● **WRITTEN INSTRUCTION**
Copy the full set of lines exactly as given.

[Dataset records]
____________________
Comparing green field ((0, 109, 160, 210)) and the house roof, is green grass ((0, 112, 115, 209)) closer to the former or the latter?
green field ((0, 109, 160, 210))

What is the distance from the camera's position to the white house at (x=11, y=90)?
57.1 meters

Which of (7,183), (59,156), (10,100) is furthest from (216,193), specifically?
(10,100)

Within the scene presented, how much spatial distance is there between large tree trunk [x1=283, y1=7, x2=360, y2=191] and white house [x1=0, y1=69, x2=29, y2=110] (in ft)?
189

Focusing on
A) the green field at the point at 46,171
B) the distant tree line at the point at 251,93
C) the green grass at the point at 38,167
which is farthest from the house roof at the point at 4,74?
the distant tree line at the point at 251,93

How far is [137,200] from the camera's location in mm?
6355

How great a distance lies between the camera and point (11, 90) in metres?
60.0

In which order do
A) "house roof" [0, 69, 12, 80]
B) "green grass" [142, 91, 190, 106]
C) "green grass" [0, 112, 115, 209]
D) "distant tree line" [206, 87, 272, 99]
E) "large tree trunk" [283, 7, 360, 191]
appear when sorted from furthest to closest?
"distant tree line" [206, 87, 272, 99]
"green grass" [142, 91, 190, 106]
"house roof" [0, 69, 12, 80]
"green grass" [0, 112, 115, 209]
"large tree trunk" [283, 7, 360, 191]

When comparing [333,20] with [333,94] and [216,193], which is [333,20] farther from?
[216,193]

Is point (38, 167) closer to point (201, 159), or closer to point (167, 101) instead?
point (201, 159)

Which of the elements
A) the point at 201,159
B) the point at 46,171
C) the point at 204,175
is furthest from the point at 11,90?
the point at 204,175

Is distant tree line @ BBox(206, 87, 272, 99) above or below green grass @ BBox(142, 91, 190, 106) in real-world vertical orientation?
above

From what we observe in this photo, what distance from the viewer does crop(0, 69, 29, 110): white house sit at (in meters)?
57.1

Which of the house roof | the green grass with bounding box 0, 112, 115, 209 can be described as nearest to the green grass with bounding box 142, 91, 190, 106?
____________________
● **RESPONSE TO THE TASK**
Comparing green field ((0, 109, 160, 210)) and the house roof, is green grass ((0, 112, 115, 209)) closer to the former or the latter?
green field ((0, 109, 160, 210))

What is the distance from the camera's position to the white house at (x=11, y=90)?
57.1 meters

Which of (7,183), (59,156), (10,100) is furthest from (216,193), specifically?
(10,100)

Within the scene presented, how much spatial distance is there between large tree trunk [x1=283, y1=7, x2=360, y2=191] and white house [x1=0, y1=69, x2=29, y2=110] (in ft)?
189

Focusing on
A) the green field at the point at 46,171
B) the distant tree line at the point at 251,93
C) the green grass at the point at 38,167
which is farthest from the house roof at the point at 4,74?
the distant tree line at the point at 251,93

How far is [137,200] from the camera's location in mm?
6355

How great a distance lies between the camera and point (11, 90) in metres?
60.0

In which order do
A) "house roof" [0, 69, 12, 80]
B) "green grass" [142, 91, 190, 106]
C) "green grass" [0, 112, 115, 209]
D) "distant tree line" [206, 87, 272, 99]
E) "large tree trunk" [283, 7, 360, 191]
appear when sorted from furthest to closest?
"distant tree line" [206, 87, 272, 99]
"green grass" [142, 91, 190, 106]
"house roof" [0, 69, 12, 80]
"green grass" [0, 112, 115, 209]
"large tree trunk" [283, 7, 360, 191]

When comparing [333,20] with [333,94] and [216,193], which is [333,20] farther from?
[216,193]

Is point (38, 167) closer to point (201, 159), or closer to point (167, 101) instead?
point (201, 159)

Which of the elements
A) the point at 201,159
B) the point at 46,171
C) the point at 204,175
is furthest from the point at 11,90?
the point at 204,175

Is distant tree line @ BBox(206, 87, 272, 99) above or below green grass @ BBox(142, 91, 190, 106) in real-world vertical orientation?
above

From what we observe in this photo, what distance from the viewer does crop(0, 69, 29, 110): white house sit at (in meters)?
57.1

Which of the house roof | the green grass with bounding box 0, 112, 115, 209 can be described as nearest to the green grass with bounding box 142, 91, 190, 106?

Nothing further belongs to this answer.